Staying On Track During The Exam Period
Exam season is nearly upon us and, whether you’re doing GCSEs and these are your first big exams or you’re an experienced post-grad sitting finals, chances are you’re likely to spending more time sat down at a desk revising than you usually do. That means far less time being even remotely active (you’d be surprised the difference even just standing in a lab compared to sitting down makes!). Here are a few top tips to keep you healthy and calm during the exam period:
Set yourself a 10-15 minute break once an hour (some even recommend every 40 minutes) Working non-stop for 5 hours straight will, for most, be incredibly unproductive. The human concentration span is reasonably short and therefore having regular breaks (even if this is sat chatting to a friend next to you) will be more effective than long blocks of work. This could be the perfect opportunity to grab a coffee, check your phone (because we all know that you don’t do that whilst revising…) or time to get a few minutes of fresh air.
Have an extended break twice a day It’s a good idea to have 2 extended breaks in the day – think of this as lunch time and a mid-afternoon break. Revision and work for exams, as mentioned, involves a lot more time in a sedentary position and thus this is the perfect time to get in some steps! Venture outside and head to the park for a walk in the fresh air - this is something my housemates and I have implemented recently and we have all noticed a change in mood/fresher feeling on return!
Drink heaaaaps of water! Often during exams people forget to drink – if you’re sat down at your desk with a laptop and textbook in front of you it is so easily done! To keep your brain functioning, prevent dehydration and just generally maintain a healthy body state, keep drinking! I find it useful to set a daily target that I work towards.
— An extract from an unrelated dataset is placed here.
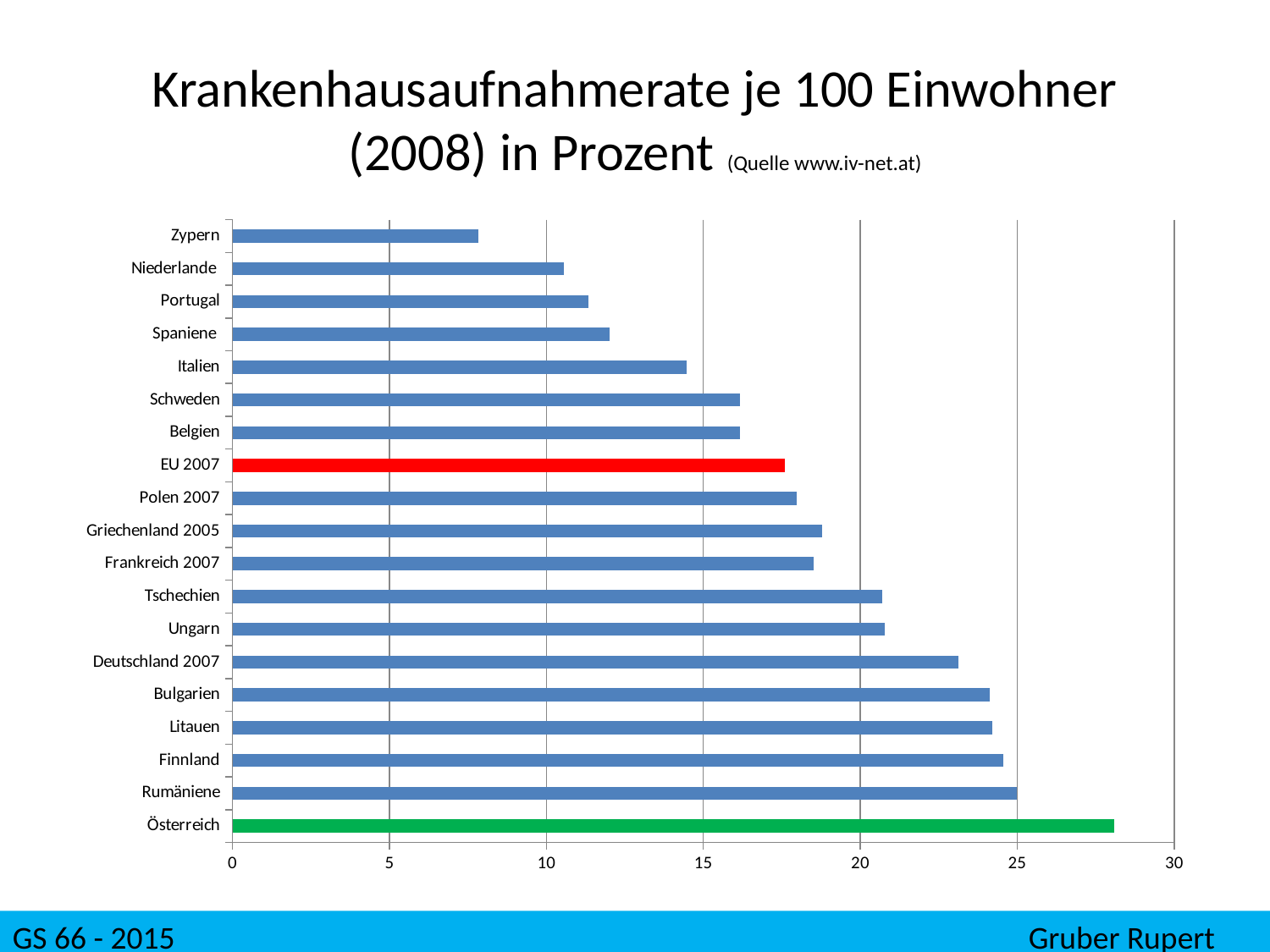
Is the value for Österreich greater or less than 25? greater What kind of chart is shown on the slide? bar chart Is the value for Zypern greater or less than 10? less Which has the larger value, Deutschland 2007 or Italien? Deutschland 2007 Which country has the highest hospital admission rate in the chart? Österreich Is the value for Italien greater or less than 15? less Which has the larger value, Polen 2007 or Belgien? Polen 2007 What colour is the bar for EU 2007? red Which country has the lowest hospital admission rate in the chart? Zypern How many categories are plotted in the chart? 19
Keep healthy snacks in your bag We all know it is SO easy to just snack on anything in sight when it comes to revision. Head out to the shops and take some time just looking at the food available. Cheap, healthy snacks include apples/fruit, hummus and carrots, rice cakes, fruit and raisin mixes, popcorn..! I have been known to whip out a peanut butter sachet and chopped-up apple in the middle of the library (shh) and it’s a great craving killer!
Schedule in down time and workout time Fitting in down time is so important in order to reduce the changes of completely burning yourself out! Setting an evening cut-off gives you time to wind down and chill out amongst the intense period. If you’re doing the GHO fitness plan or make your own plan it is worth planning in workouts to reduce the chances of you ‘forgetting’ or ‘being too tired’. Working out is a GREAT stress reliever and trust me after a long day in the library you’ll need it!
Staying healthy and calm during exams can be hard, but if you do all you can to reduce the stress and keep yourself active you’ll make it so much easier for yourself!